Según dice esto, Paula le pega un manotazo a su vaso, que sale despedido y acaba estrellándose en el suelo haciéndose añicos. Estaba lleno hasta el borde y el suelo de la cocina se ha puesto perdido. Robert, a quien al escuchar ese nombre se le ha erizado el pelo, antes de hablar espera a que amaine la tormenta.

—¿Esa Alejandra Márquez a la que te refieres no será por casualidad tratante de arte? —dice por fin cuando Paula ha acabado de fregar y de vituperar por undécima vez a la que hasta sólo unos momentos antes era la persona en quien más confiaba.

—Justamente. ¿Por qué lo preguntas?

—Porque es conocida nuestra y me temo que no es trigo limpio. Está siendo investigada por un posible fraude relativo a un retrato atribuido a Velázquez. Ya decía yo que el nombre de Luis Pedroche me sonaba; es su abogado.

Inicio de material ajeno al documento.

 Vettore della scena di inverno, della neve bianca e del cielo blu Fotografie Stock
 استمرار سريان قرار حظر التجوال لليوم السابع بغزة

—¿Un fraude con el Velázquez? No me lo creo. ¡Menuda cabrona! ¿Pero con quién coño estuve comiendo yo aquí el otro día? ¿Con una delincuente que además es asesina múltiple? —resopla sujetando la fregona como si fuera un arma.

—Delincuente sí, pero la asesina ella no puede ser. Además de que su fisonomía no coincide, la tenemos vigilada desde hace meses y en todo este tiempo no ha salido nunca del país.

—Bueno, me alegra saberlo. Entonces ¿qué ha hecho exactamente?

—No debería contártelo, pero me imagino que nadie me lo reprochará. Ahora mismo eres una pieza fundamental del puzle —dice Rodriguez, que cada vez entiende menos lo que está sucediendo.

—Vamos hombre, no seas melodramático —masculla Paula dejando la fregona otra vez en su sitio.

—Pues resulta que tu amiguita parece que se las compuso para convencer a una rica panameña, propietaria de un retrato cuya autoría se sospechaba era de Velázquez, para que llevara la mencionada obra a Múnich. El propósito del viaje era realizar pruebas de datación y de composición de los pigmentos en el laboratorio especializado de la Neue Pinakothek.

»Además de eso, convocó a dos especialistas europeos para que acudieran a examinar el cuadro. Una vez convencida la dueña, transportado el retrato y realizado todas la valoraciones necesarias, se determinó que la obra era auténtica y que el autor no era otro que el insigne pintor sevillano —explica Robert de un tirón y sin apenas tomar aire.

—Parece que te sabes el discurso de memoria —dice Paula, que juguetea nerviosamente con las migas que han quedado sobre la encimera de pizarra.

Ante este insulso comentario, Robert frunce el entrecejo, da un trago de agua del vaso que la chica todavía no ha roto, y luego continúa hablando:

—Bien. Lo siguiente que sucedió es que Alejandra le ocultó a la propietaria panameña que, según las leyes españolas de protección del patrimonio histórico, el retrato debía ser tasado por el Museo del Prado y ofrecido en venta en primera instancia a Patrimonio Nacional, y que, sólo si éste rechazaba la oferta, podría ser vendido a un coleccionista extranjero y ser subsecuentemente sacado del país.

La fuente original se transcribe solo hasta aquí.